A range of listed and unlisted companies, including Coles, Wisetech Global and Quad Lock, told The Australian Financial Review they have been experimenting with ChatGPT in their businesses, and designing new products incorporating its technology into automation processes including marketing work, computer coding and presentations.
Outgoing Coles chief executive Steven Cain said he saw ChatGPT in action at a recent company offsite event, when it helped one of the supermarket chain’s executives prepare for a presentation in the blink of an eye.

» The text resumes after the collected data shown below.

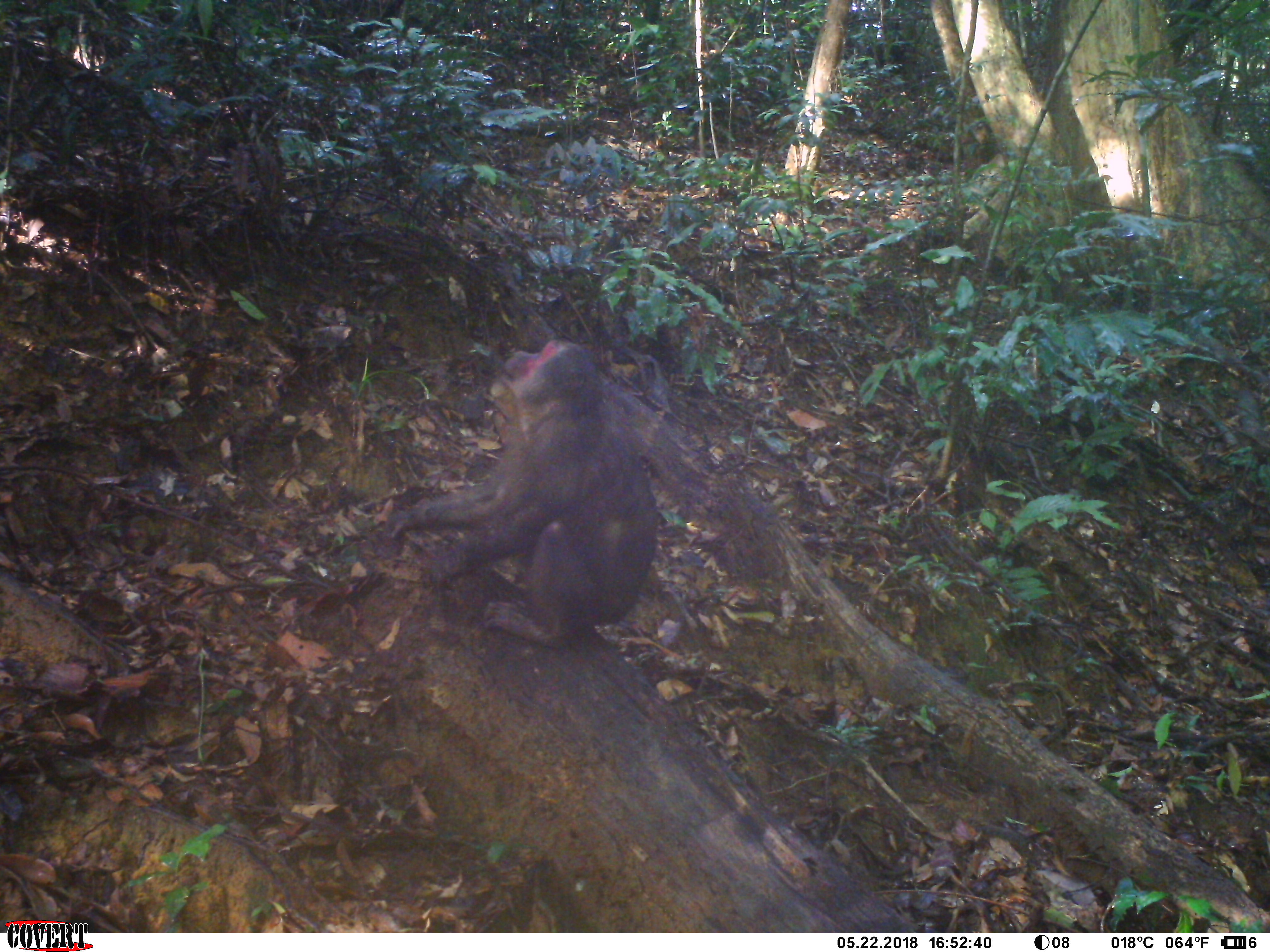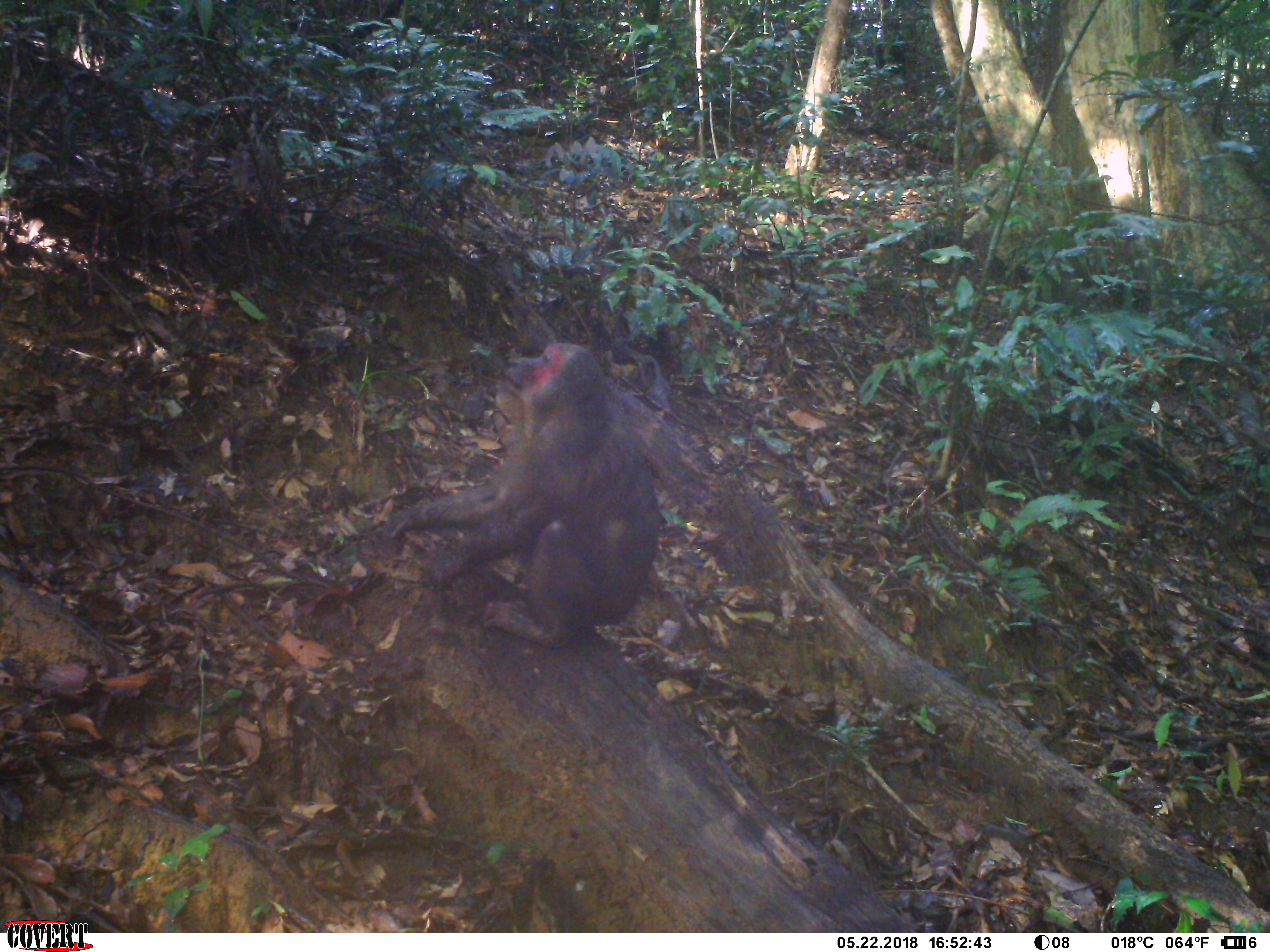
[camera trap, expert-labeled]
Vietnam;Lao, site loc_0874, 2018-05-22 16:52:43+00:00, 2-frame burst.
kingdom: Animalia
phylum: Chordata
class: Mammalia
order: Primates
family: Cercopithecidae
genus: Macaca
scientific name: Macaca arctoides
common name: stump-tailed macaque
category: stump tailed macaque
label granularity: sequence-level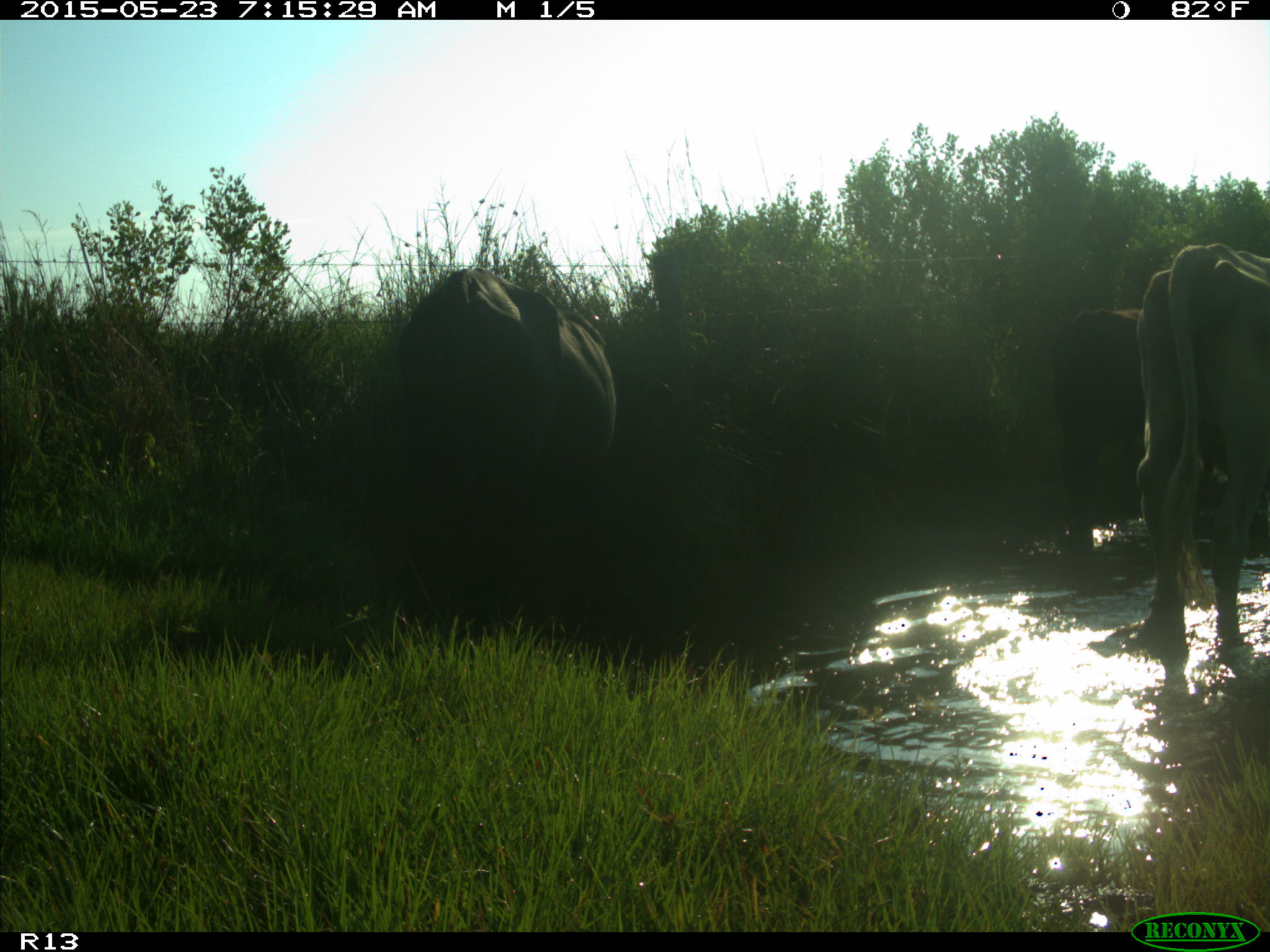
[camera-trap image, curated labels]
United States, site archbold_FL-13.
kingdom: Animalia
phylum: Chordata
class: Mammalia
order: Artiodactyla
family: Bovidae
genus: Bos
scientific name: Bos taurus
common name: domestic cow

“One of the guys was asked to make a speech last minute, and he did it initially in two seconds on ChatGPT and we were actually surprised – it was probably better than normal,” he said.
On Monday, the Financial Review revealed that Westpac was also looking to dive deeper into generative AI, having signed an agreement with cloud computing giant Amazon Web Services, which will provide its “generative AI” technologies to the bank to write better letters to customers and help software engineers develop code.
Telstra chief executive Vicki Brady said AI was a key part of its T25 strategy, and that the company was already a big user of AI before the recent excitement about generative AI.
Consulting firm Gartner predicts that by 2025, 30 per cent of marketing content will be generated by AI, and that by 2030, a blockbuster film will be released in which 90 per cent of it is generated by text-to-video AI.